Task statement |
Return the records below character for character.

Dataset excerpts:
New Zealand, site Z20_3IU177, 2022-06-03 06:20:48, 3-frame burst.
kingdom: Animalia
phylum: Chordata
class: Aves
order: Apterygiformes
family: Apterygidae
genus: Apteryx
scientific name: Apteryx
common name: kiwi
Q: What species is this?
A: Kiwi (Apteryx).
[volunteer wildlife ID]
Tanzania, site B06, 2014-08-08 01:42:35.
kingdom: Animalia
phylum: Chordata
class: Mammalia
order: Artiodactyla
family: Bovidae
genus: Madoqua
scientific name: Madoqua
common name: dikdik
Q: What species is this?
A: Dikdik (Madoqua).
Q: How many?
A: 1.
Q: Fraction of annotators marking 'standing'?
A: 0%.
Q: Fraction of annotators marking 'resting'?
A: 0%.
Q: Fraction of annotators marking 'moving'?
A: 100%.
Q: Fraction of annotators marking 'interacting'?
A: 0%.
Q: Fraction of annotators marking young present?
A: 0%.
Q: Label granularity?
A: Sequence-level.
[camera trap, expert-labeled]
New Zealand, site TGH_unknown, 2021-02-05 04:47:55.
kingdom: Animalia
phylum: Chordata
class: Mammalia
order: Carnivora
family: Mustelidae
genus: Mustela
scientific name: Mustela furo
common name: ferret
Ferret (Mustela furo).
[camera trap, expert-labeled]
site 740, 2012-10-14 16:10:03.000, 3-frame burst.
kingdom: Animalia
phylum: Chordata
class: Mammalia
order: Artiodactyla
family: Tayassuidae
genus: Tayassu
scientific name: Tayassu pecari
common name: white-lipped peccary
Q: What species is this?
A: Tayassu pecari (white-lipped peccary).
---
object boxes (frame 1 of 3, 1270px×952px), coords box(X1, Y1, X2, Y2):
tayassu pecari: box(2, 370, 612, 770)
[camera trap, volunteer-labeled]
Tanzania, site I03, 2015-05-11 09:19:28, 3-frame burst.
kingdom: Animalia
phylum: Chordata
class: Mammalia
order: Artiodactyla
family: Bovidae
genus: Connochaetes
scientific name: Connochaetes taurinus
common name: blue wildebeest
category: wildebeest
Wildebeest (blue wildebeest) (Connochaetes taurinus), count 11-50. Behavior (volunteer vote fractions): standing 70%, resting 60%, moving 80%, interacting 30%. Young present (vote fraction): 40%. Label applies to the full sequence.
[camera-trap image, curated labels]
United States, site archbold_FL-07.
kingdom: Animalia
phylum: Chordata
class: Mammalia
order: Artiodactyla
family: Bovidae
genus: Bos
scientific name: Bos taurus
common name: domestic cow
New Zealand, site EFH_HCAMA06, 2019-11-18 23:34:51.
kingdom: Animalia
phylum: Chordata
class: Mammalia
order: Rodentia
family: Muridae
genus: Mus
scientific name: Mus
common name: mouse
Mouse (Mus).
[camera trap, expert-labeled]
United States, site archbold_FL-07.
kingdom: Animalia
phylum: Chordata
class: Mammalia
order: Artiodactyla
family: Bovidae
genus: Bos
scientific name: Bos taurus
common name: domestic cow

Written answer |
New Zealand, site Z20_3IU177, 2022-06-03 06:20:48, 3-frame burst.
kingdom: Animalia
phylum: Chordata
class: Aves
order: Apterygiformes
family: Apterygidae
genus: Apteryx
scientific name: Apteryx
common name: kiwi
Q: What species is this?
A: Kiwi (Apteryx).
[volunteer wildlife ID]
Tanzania, site B06, 2014-08-08 01:42:35.
kingdom: Animalia
phylum: Chordata
class: Mammalia
order: Artiodactyla
family: Bovidae
genus: Madoqua
scientific name: Madoqua
common name: dikdik
Q: What species is this?
A: Dikdik (Madoqua).
Q: How many?
A: 1.
Q: Fraction of annotators marking 'standing'?
A: 0%.
Q: Fraction of annotators marking 'resting'?
A: 0%.
Q: Fraction of annotators marking 'moving'?
A: 100%.
Q: Fraction of annotators marking 'interacting'?
A: 0%.
Q: Fraction of annotators marking young present?
A: 0%.
Q: Label granularity?
A: Sequence-level.
[camera trap, expert-labeled]
New Zealand, site TGH_unknown, 2021-02-05 04:47:55.
kingdom: Animalia
phylum: Chordata
class: Mammalia
order: Carnivora
family: Mustelidae
genus: Mustela
scientific name: Mustela furo
common name: ferret
Ferret (Mustela furo).
[camera trap, expert-labeled]
site 740, 2012-10-14 16:10:03.000, 3-frame burst.
kingdom: Animalia
phylum: Chordata
class: Mammalia
order: Artiodactyla
family: Tayassuidae
genus: Tayassu
scientific name: Tayassu pecari
common name: white-lipped peccary
Q: What species is this?
A: Tayassu pecari (white-lipped peccary).
---
object boxes (frame 1 of 3, 1270px×952px), coords box(X1, Y1, X2, Y2):
tayassu pecari: box(2, 370, 612, 770)
[camera trap, volunteer-labeled]
Tanzania, site I03, 2015-05-11 09:19:28, 3-frame burst.
kingdom: Animalia
phylum: Chordata
class: Mammalia
order: Artiodactyla
family: Bovidae
genus: Connochaetes
scientific name: Connochaetes taurinus
common name: blue wildebeest
category: wildebeest
Wildebeest (blue wildebeest) (Connochaetes taurinus), count 11-50. Behavior (volunteer vote fractions): standing 70%, resting 60%, moving 80%, interacting 30%. Young present (vote fraction): 40%. Label applies to the full sequence.
[camera-trap image, curated labels]
United States, site archbold_FL-07.
kingdom: Animalia
phylum: Chordata
class: Mammalia
order: Artiodactyla
family: Bovidae
genus: Bos
scientific name: Bos taurus
common name: domestic cow
New Zealand, site EFH_HCAMA06, 2019-11-18 23:34:51.
kingdom: Animalia
phylum: Chordata
class: Mammalia
order: Rodentia
family: Muridae
genus: Mus
scientific name: Mus
common name: mouse
Mouse (Mus).
[camera trap, expert-labeled]
United States, site archbold_FL-07.
kingdom: Animalia
phylum: Chordata
class: Mammalia
order: Artiodactyla
family: Bovidae
genus: Bos
scientific name: Bos taurus
common name: domestic cow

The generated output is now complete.